MOSAiC:The Multidisciplinary drifting Observatory for the Study of Arctic Climate
The Multidisciplinary drifting Observatory for the Study of Arctic Climate (MOSAiC) initiative was a major international programme motivated by the rapid changes in Arctic climate observed over the last few decades. This is driven by an accelerated rise in the mean temperature of the Arctic; which is warming at 2-3 times the mean global rate. The most visible change is the dramatic reduction in sea ice extent, particularly of the summer minimum, which is decreasing at a rate of 13% per decade.
These rapid changes are the result of a combination of feedback processes - the best known is the ice albedo feedback, whereby the loss of ice exposes the land or sea surface beneath, lowering the area mean albedo and allowing more solar radiation to be absorbed, which warms the surface and enhances ice melt. Other feedbacks relate to the vertical profiles of atmospheric temperature and humidity, cloud properties, and large-scale atmospheric circulation.

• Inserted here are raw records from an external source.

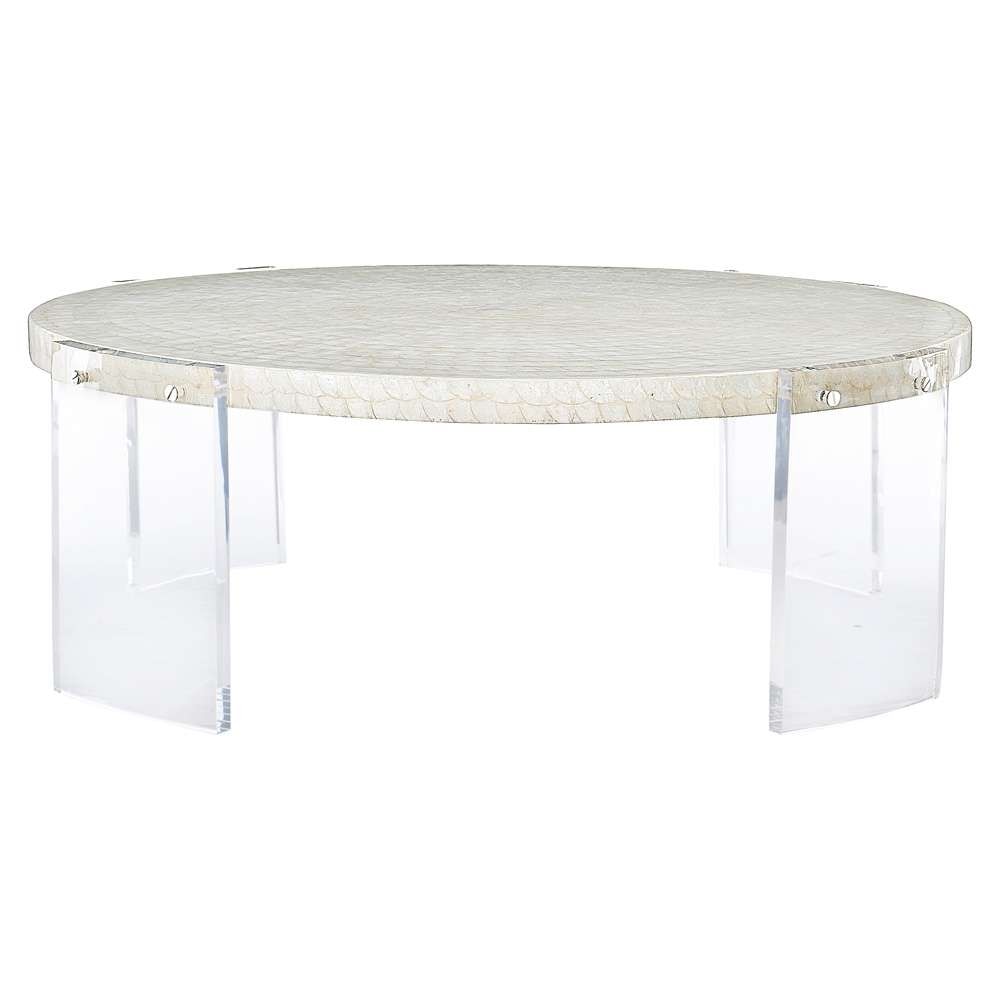 Bernhardt - Pearle Cocktail Table - 305016 veiw 1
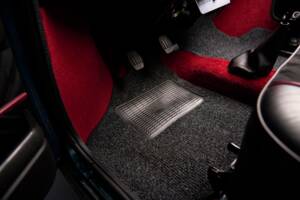 Image 31/48 de Rover Mini Cooper 1,3i (1993)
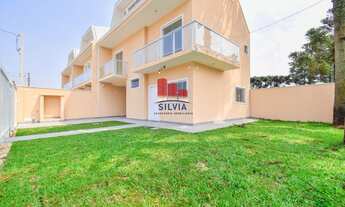 Imagem: Triplex / sobrado no bairro Novo Mundo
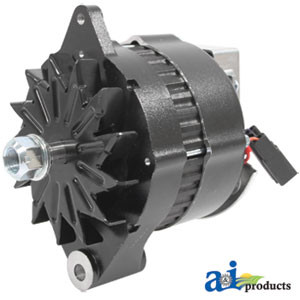 Alternator, Motorola A-SE501356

While climate models also show enhanced warming in the Arctic, they do not reproduce many of the observed details of the change; for example they do not reproduce the very rapid decline in the summer sea ice minimum observed over the last 10 years, and there are big differences between models. This has a significant impact on our ability to predict the future state of climate system. Poor model performance results from multiple leading-order deficiencies in their representation of physical processes in the Arctic system. MOSAiC aims to address these through a large-scale coordinated approach, making simultaneous measurements of the many interdependent processes relevant to climate over a full calendar year. This approach is necessary because of the strong linkages and feedbacks between different parts of the Arctic climate system and the strong seasonality in many processes.
The MOSAiC Boundary layer is a Natural Environment Research Council (NERC, grant: NE/S002472/1) funded contribution to this international project focused on measurements of atmospheric boundary layer dynamics and turbulent structure. This observational campaign took place on, and around, the icebreaker Polarstern, which was frozen in at the edge of the pack ice at the end of the summer melt. This provided ready access to both multi-year ice within the pack and to freshly forming ice just outside it. Measurements were made of all components of the surface energy budget on both the upper and lower sides of the ice, along with ice thickness, temperature, physical properties, topography, and deformation over time. The processes controlling the energy budget, including synoptic-scale forcing, cloud properties, turbulent mixing, and the interactions between them, will be studied in detail.